Most of the labels involved are relatively small. ST Holdings was bowing to pressure from its labels, it said, stating that only four of its roughly 200 labels wanted to remain associated with the services. The announcement comes just as Spotify has begun to gained popularity in the U.S. thanks to a deal with Facebook.
The frustration among its labels was due to the belief that streaming services such as Spotify “cannibalize” the revenues from the traditional methods of listening to online music, ST Holdings said. The company pointed to a recent study from NPD Group and NARM, a nonprofit trade association for the music business.
Don’t Look at Me
The study conducted by NPD and NARM was based on consumers’ reports of their online behavior and doesn’t mention Spotify specifically.
“It’s absolutely preposterous that labels would pull out of Spotify because of our report. That’s a thinly veiled excuse for other issues they may have with Spotify or other services. There’s been an issue percolating between some of the streaming services with regards to payment. That was going on before the report was issued, and it’s probably going to continue to go on,” Russ Crupnick, senior vice president of industry analysis at NPD Group, told the E-Commerce Times.
Since the study mapped consumer behavior and not necessarily the business behind the services itself, it’s difficult to see what could be done better from both ends.
“It may well be that Spotify is not contributing in a linear, measurable way to see these sales at these levels at this point. It could be a means of packaging content and presenting it to consumers that might be affecting sales. There might need to be a better effort in capitalizing on the exposure that a service like Spotify can create, so it’s more of a lack of sales tools than lack of a sales effect for the service,” Paul Sweeting, digital media analyst with GigaOM Pro and principal at Concurrent Media Strategies told the E-Commerce Times.

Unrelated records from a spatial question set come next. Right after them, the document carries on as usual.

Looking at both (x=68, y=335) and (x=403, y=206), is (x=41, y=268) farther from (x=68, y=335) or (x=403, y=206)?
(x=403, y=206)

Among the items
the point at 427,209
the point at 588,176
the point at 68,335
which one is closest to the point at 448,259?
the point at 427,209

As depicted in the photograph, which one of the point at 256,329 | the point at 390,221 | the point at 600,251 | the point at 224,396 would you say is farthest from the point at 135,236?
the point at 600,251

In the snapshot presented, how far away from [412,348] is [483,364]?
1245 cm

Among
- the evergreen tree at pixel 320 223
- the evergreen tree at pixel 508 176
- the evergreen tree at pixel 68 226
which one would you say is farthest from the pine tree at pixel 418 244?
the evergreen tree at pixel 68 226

Instead of painting a dismal picture of the online streaming model, Crupnick said the study presents a type of consumer that takes advantage of streaming services and other entertainment options such as YouTube or the radio to listen without purchasing any content. The idea of a consumer taking advantage of the system is nothing new in the entertainment industry.

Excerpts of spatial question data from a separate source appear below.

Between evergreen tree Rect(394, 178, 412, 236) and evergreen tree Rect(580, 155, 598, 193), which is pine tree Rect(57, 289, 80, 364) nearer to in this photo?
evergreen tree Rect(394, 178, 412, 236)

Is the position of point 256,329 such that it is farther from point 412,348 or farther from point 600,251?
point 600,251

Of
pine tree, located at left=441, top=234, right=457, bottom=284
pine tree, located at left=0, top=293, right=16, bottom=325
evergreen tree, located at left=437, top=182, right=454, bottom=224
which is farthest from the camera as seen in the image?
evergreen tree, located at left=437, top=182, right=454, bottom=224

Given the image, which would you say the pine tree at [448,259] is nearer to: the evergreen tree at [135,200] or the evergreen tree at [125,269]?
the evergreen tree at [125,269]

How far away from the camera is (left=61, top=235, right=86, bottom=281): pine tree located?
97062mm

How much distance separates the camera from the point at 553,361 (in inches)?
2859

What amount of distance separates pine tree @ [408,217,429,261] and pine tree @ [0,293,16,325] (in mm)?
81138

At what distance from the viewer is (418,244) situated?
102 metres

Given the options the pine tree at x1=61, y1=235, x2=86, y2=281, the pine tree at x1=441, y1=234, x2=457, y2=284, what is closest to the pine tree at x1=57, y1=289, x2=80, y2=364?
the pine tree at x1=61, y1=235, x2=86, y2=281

“It’s not all that different from the argument that labels made with radio years ago, that if everyone can listen to music for free they’re not going to buy sheet music or records, but it turned out that exposure on radio was the single most important factor in driving record sales. I’m not saying the same pattern will repeat, but people with an interest in selling things often react to free exposure by saying it’s cannibalistic and they often turn out to be wrong,” said Sweeting.
Digital streaming and online music stores may not be perfect revenue generators, but there is a system in place that content providers and labels can work together to mold.
“It’s awfully early to be abandoning ship. If you’re a small label, the long run can be too long, so there’s that tension, but it seems premature and panicky to run based on one data set,” said Sweeting.
The study actually reveals plenty of opportunities for content providers and labels, said Crupnick, especially for the types of companies that ST Holdings represents — smaller labels that don’t have Top 40 hits or a great deal of exposure in mainstream outlets.
“This hurts Spotify. Part of the appeal of these services is the music discovery component. You can find stuff that you didn’t know about. It’s precisely the smaller artists and labels where that could be the most valuable,” said Sweeting.
Adapting to the model, such as putting up some type of payment wall or restrictions on customers who aren’t making payments, could help the music industry.
“There is a segment of consumers who use these services to learn about music, and many of them do go on to buy, and there’s a segment that learns about music and don’t go on to buy. As an industry, we have to look at that harder and see if we can connect that. I don’t think damning the services or pulling out of them is necessarily the solution,” said Crupnick.